I consider myself a pretty gentle parent. I firmly believe that you shouldn’t let your baby cry, and that‘s a pretty major tenant in gentle or attachment parenting, but I‘m also a pretty moderate mama. I’m okay with my son crying if there is a reason for it. I hate taking my son in for vaccinations, but I believe they’re for the best, even though I know he’s going to cry. He cries when I don’t let stand in the bath tub or play with electrical cords, too. And I firmly believe that letting him cry for those 3 awful nights were also for a reason. He needed to learn to put himself to sleep (images of me sneaking into his dorm room and nursing him to sleep haunted me), and to sleep safely in his own crib. It has made him a better baby, and it has certainly made me a better mama…and a better wife.

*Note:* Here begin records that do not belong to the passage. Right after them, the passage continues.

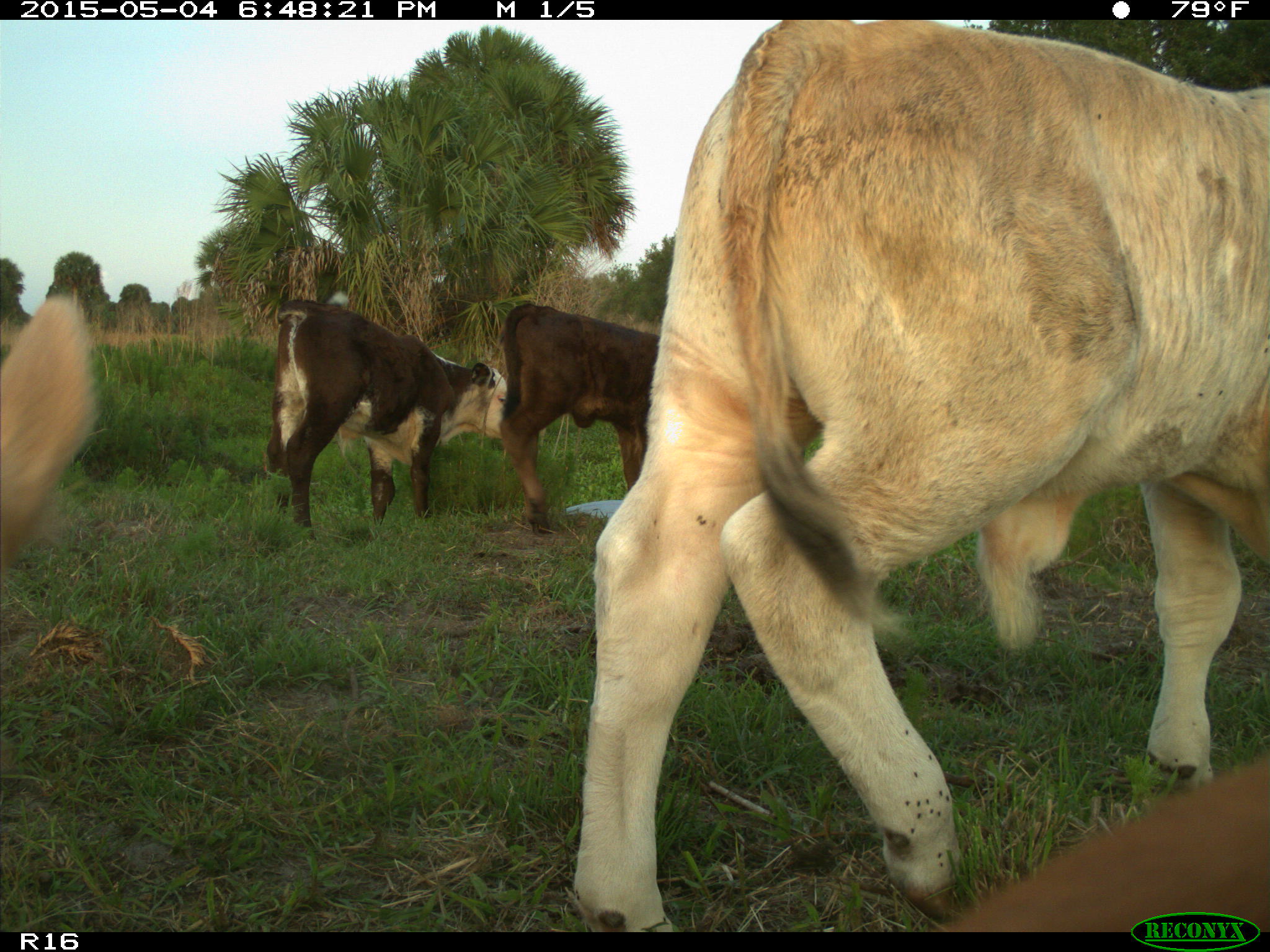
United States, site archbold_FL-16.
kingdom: Animalia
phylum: Chordata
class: Mammalia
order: Artiodactyla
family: Bovidae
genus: Bos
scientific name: Bos taurus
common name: domestic cow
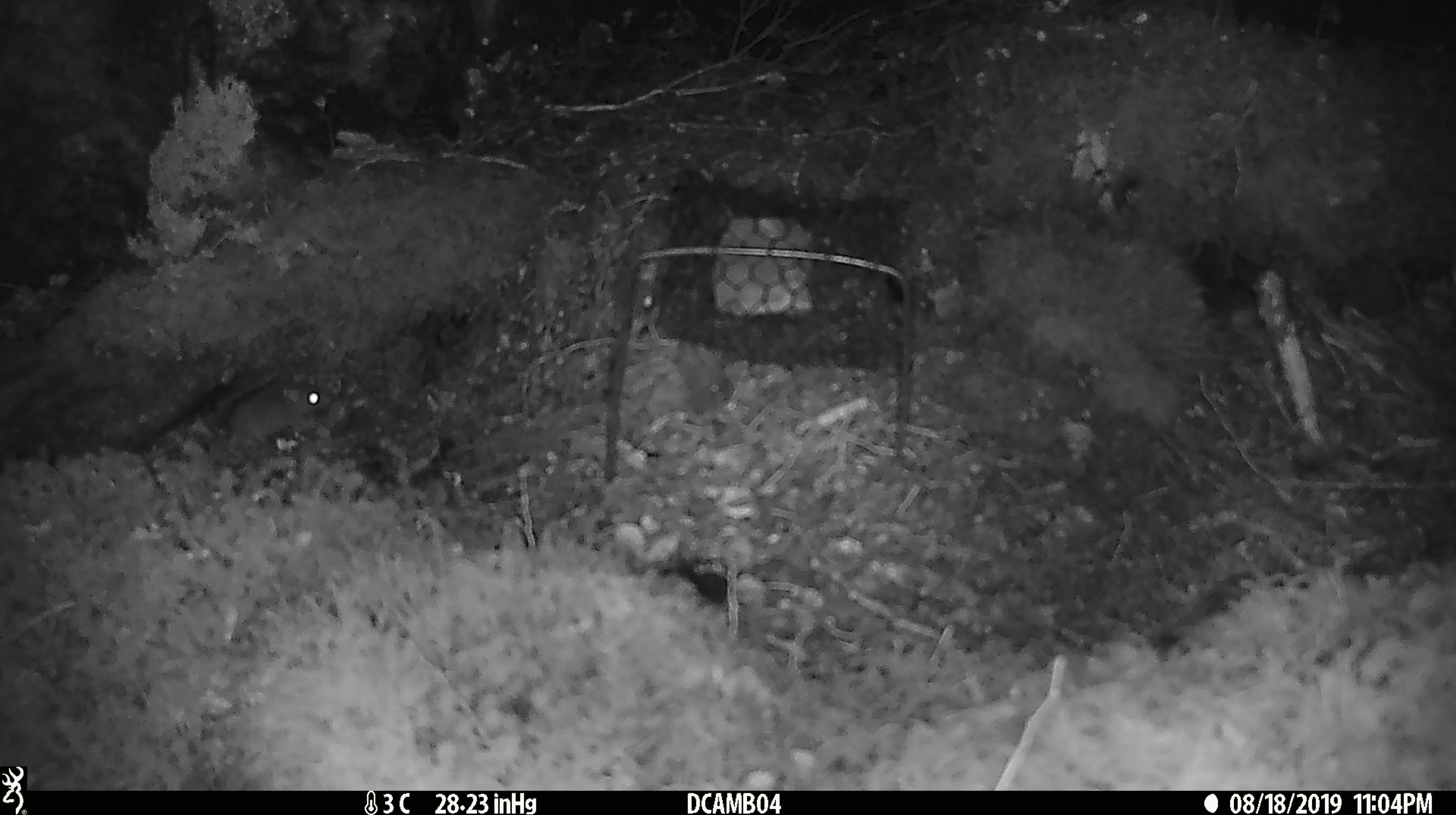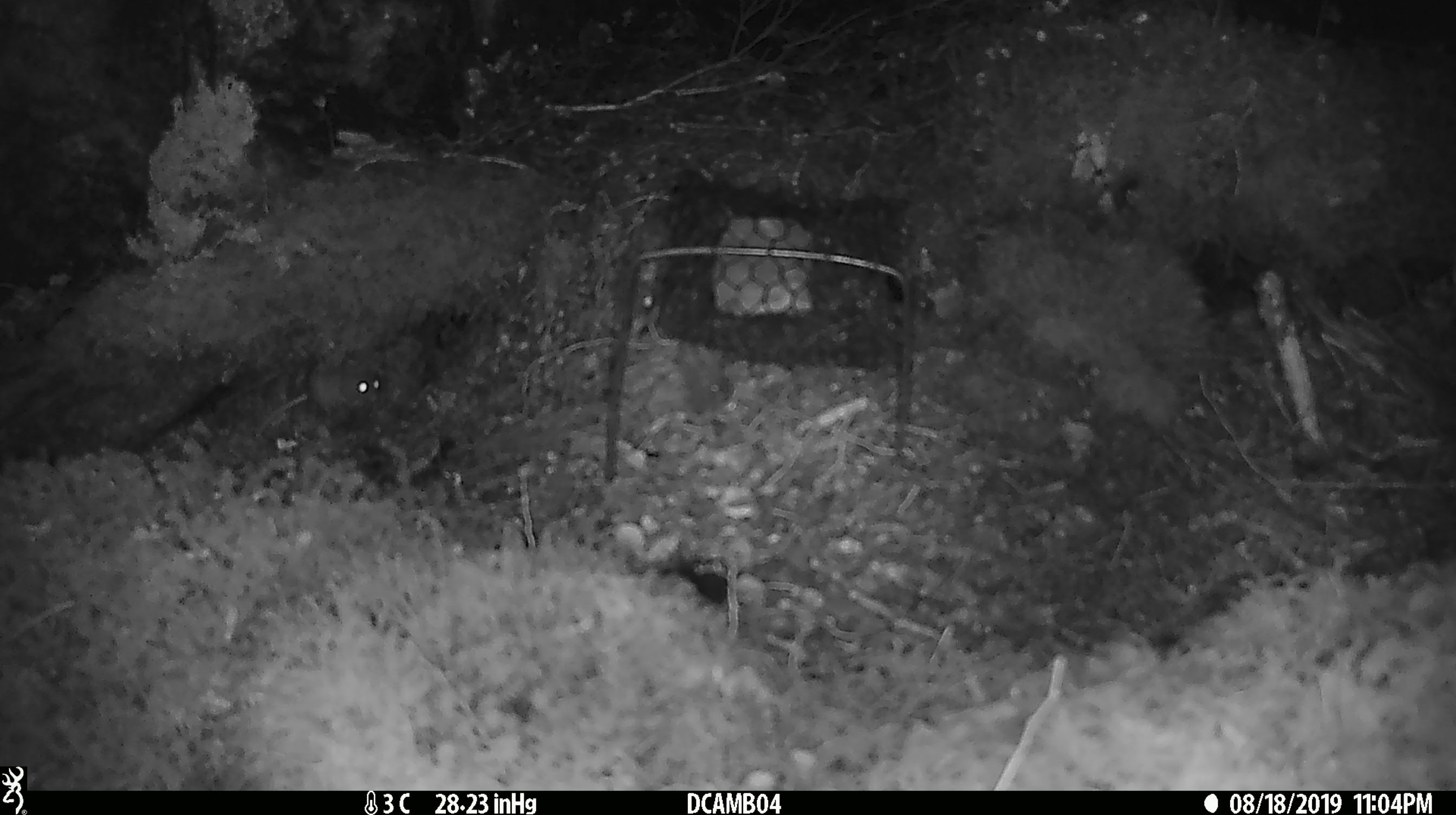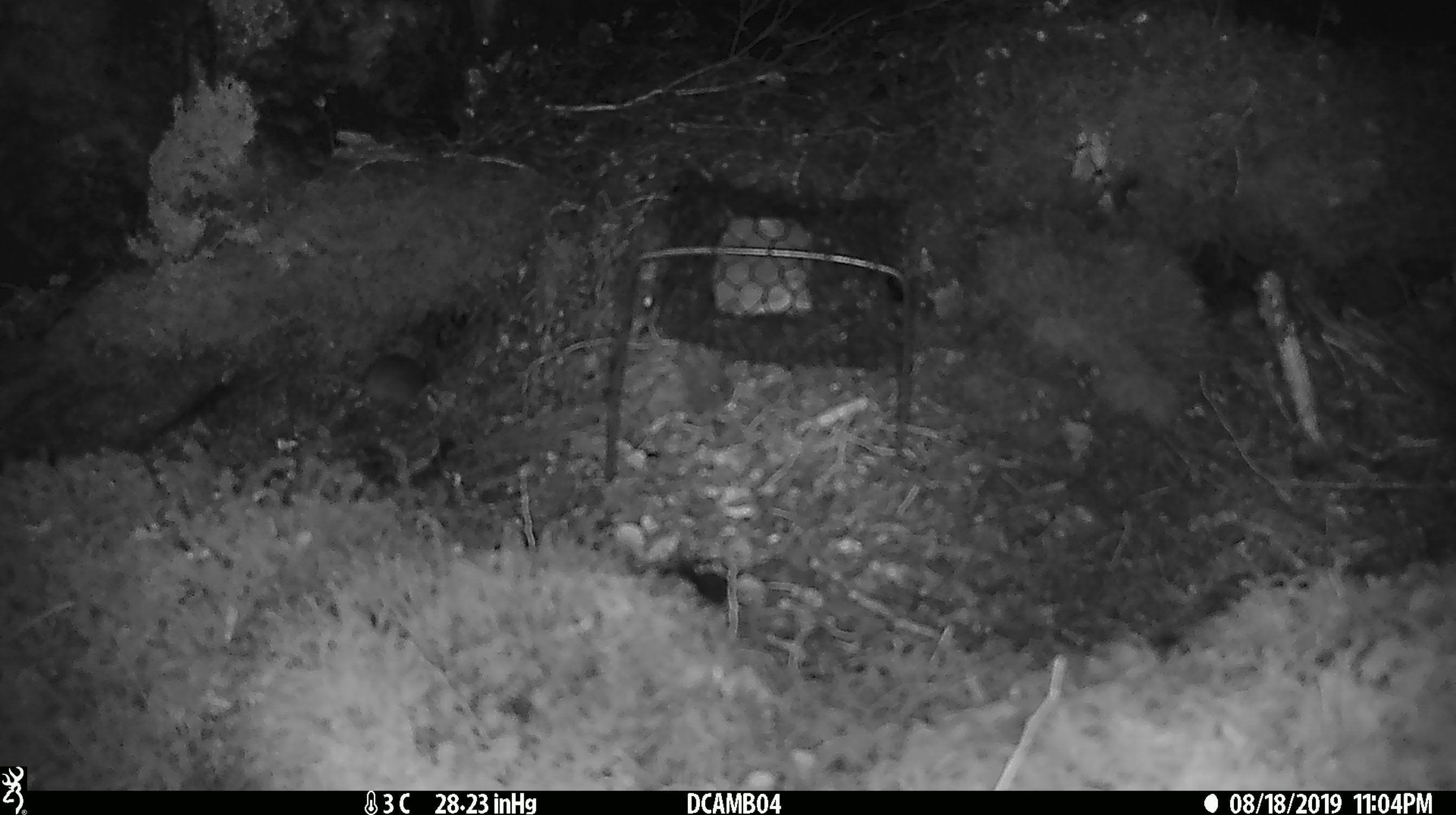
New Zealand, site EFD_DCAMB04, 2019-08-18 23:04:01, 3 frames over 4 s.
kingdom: Animalia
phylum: Chordata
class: Mammalia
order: Rodentia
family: Muridae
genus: Mus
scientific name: Mus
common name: mouse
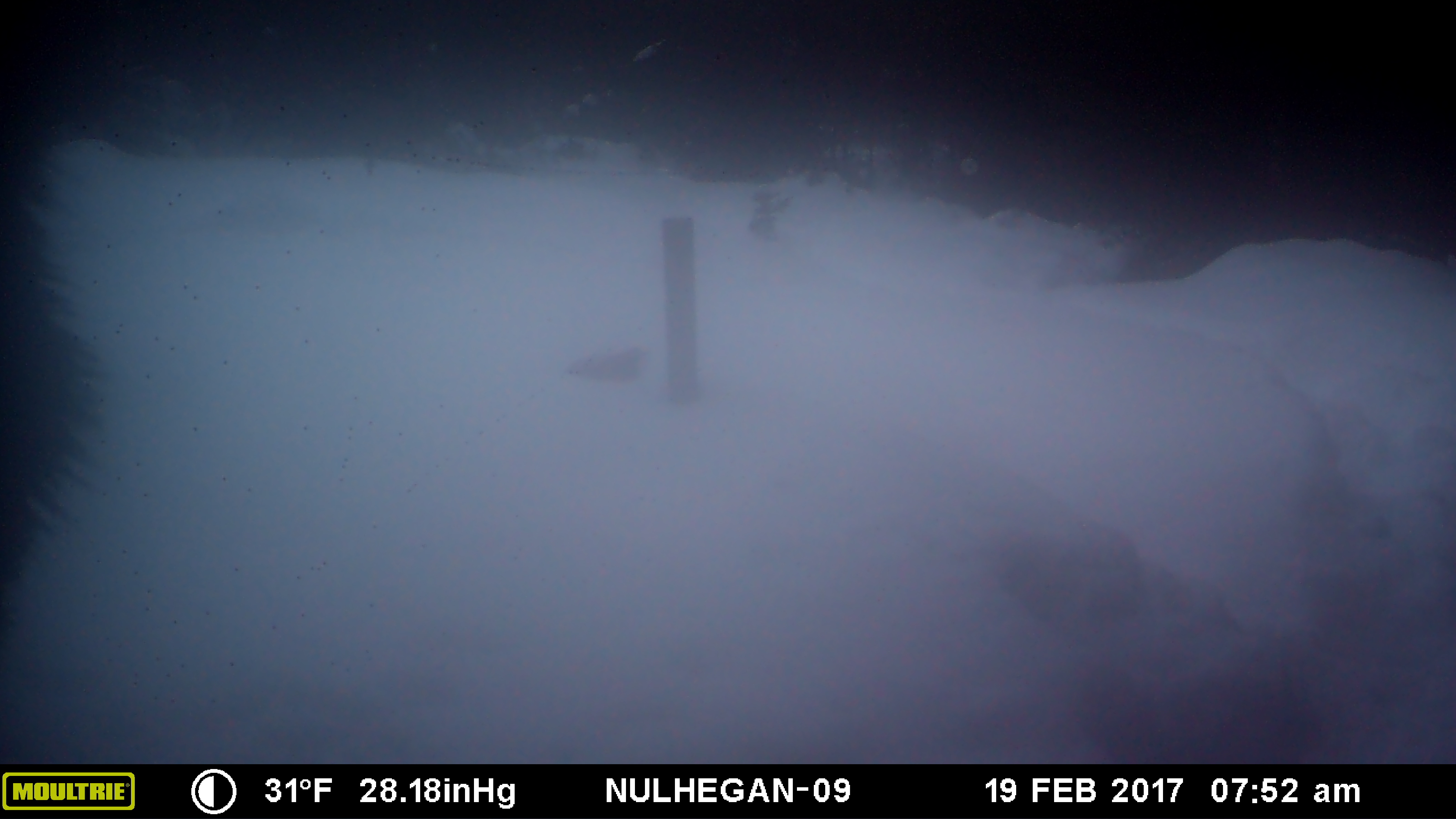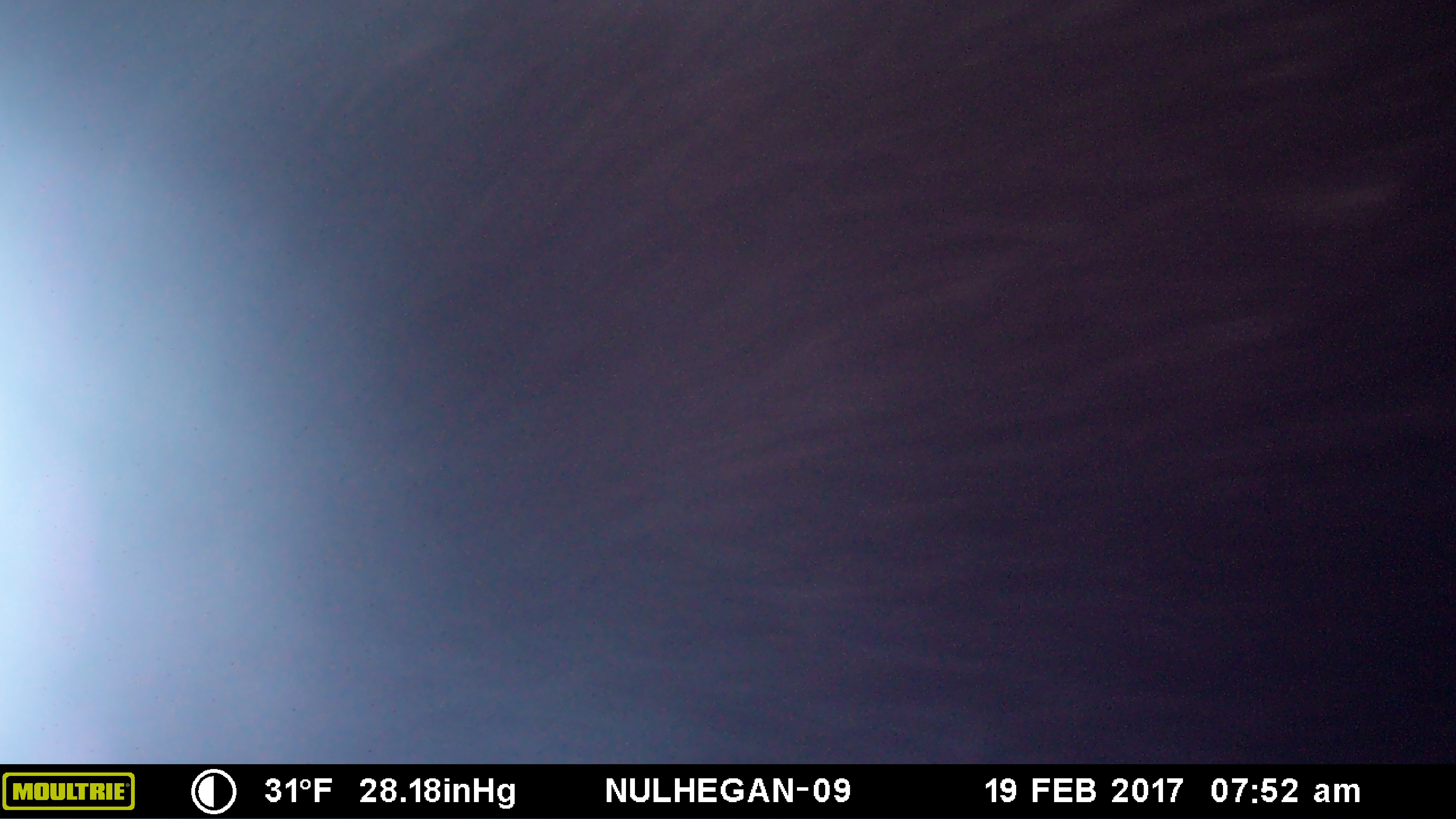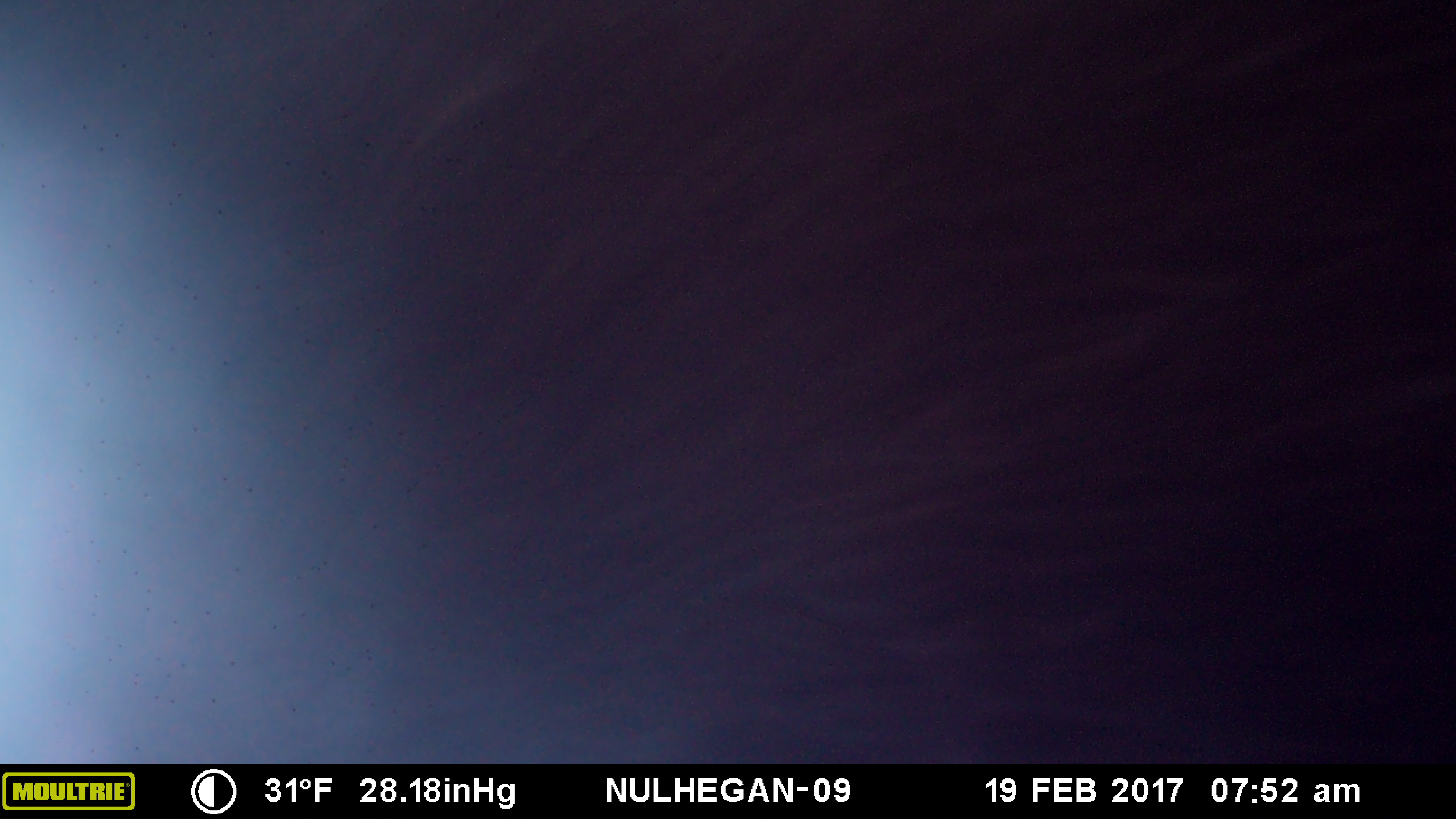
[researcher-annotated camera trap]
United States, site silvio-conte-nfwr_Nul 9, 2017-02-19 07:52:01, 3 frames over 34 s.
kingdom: Animalia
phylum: Chordata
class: Mammalia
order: Artiodactyla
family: Cervidae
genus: Alces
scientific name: Alces alces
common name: moose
Moose (Alces alces).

So, this morning, as I zipped Junior into his windbreaker, and he toddled after me into the bathroom, I wondered…am I spoiling him? I pondered this as I simultaneously shampooed my hair and exclaimed, “Peek-a-boo!” for the umpteenth time and was rewarded by a huge grin on my son’s damp, shiny face and I listened to his squeal as he jerked the curtain closed to go for round number umpteen + 1. Sure, there are days that I would love to take a 30-minute shower (and shave more than part of one leg), but at some point, my son is not going to want to stop whatever he’s engaged at to follow me. And I will miss that. I know I will. And if it takes me extra time and work to accommodate my son, oh well. I didn’t give birth to a human in order to have him fit somehow into my schedule, my lifestyle. It’s my job to accommodate his…within reason.

And if it is babying him by accommodating my life to his, well, duh. He’s a baby, after all.